There are sections on the Imperial durbars ending in 1911 and on the maharajas. The pictures of the durbars, while showing the pageantry with which the British sought to emulate the Mughals, seem to be added on to complete the picture. They do not have the visual charge of the sections on architecture in this book and show mainly distant views of the temporary camps and processions. More telling are pictures of King George V with native princes at the same Delhi durbar, many of which were exhibited by Alkazi.
Both these books must be welcomed as important additions to the corpus of works on 19th century photography, but The Last Empire: Photography in British India 1855-1911, by Clark Worswick published in 1976 and still in print, remains the book of record on the period with its wide range of material, its careful choice of visually exciting work, and its impeccable reproduction.
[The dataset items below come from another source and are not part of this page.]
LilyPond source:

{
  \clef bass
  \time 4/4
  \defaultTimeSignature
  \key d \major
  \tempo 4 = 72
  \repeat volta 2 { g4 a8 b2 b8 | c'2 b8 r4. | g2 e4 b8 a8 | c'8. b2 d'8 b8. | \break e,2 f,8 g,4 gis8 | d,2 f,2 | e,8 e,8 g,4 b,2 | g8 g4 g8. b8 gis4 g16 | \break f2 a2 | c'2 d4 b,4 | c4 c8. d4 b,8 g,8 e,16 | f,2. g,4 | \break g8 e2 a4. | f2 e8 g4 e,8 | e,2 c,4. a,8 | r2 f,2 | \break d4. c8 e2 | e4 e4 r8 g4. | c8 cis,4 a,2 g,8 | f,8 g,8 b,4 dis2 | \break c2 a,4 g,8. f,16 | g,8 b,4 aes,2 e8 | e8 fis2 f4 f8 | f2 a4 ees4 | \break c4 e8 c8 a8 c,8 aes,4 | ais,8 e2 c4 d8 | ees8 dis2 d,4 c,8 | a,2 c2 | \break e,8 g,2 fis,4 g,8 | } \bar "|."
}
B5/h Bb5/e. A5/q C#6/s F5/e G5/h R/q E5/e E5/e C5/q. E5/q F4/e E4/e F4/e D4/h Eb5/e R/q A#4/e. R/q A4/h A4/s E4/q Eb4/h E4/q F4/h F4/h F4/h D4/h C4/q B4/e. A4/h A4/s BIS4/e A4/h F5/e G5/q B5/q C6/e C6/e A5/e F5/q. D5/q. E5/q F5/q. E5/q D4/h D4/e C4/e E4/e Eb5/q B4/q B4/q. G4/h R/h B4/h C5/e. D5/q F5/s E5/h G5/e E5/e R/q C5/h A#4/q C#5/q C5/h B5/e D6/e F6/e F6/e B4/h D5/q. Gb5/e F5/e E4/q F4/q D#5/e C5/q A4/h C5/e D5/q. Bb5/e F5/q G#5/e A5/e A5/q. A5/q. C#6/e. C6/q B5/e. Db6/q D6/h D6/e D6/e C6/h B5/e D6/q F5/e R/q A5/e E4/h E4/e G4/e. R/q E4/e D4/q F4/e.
The Last Empire gives a more complete sense of India under British rule, through its depiction of both the grand trappings of the Raj and its attention to the life of the more ordinary footsoldiers of Empire.
India Through the Lens, while better and more expensively printed than Beato's Delhi, suffers from a slightly heightened contrast in the reproductions. What it does do is to present a larger body of this material, which expands the visual archive available to the public. And any history of photography would have to recognise the fact that the work of this period would rank with the finest of all time.
Beato's Delhi 1857, 1997 by Jim Masselos and Narayani Gupta; Ravi Dayal Publisher, New Delhi, 2000; pages 115, Rs.1,000.
India Through the Lens: Photography 1840-1911, Vidya Dehejia (Editor); Mapin Publishing Pvt. Ltd. Ahmedabad, 2000; pages 315, Rs.3,000.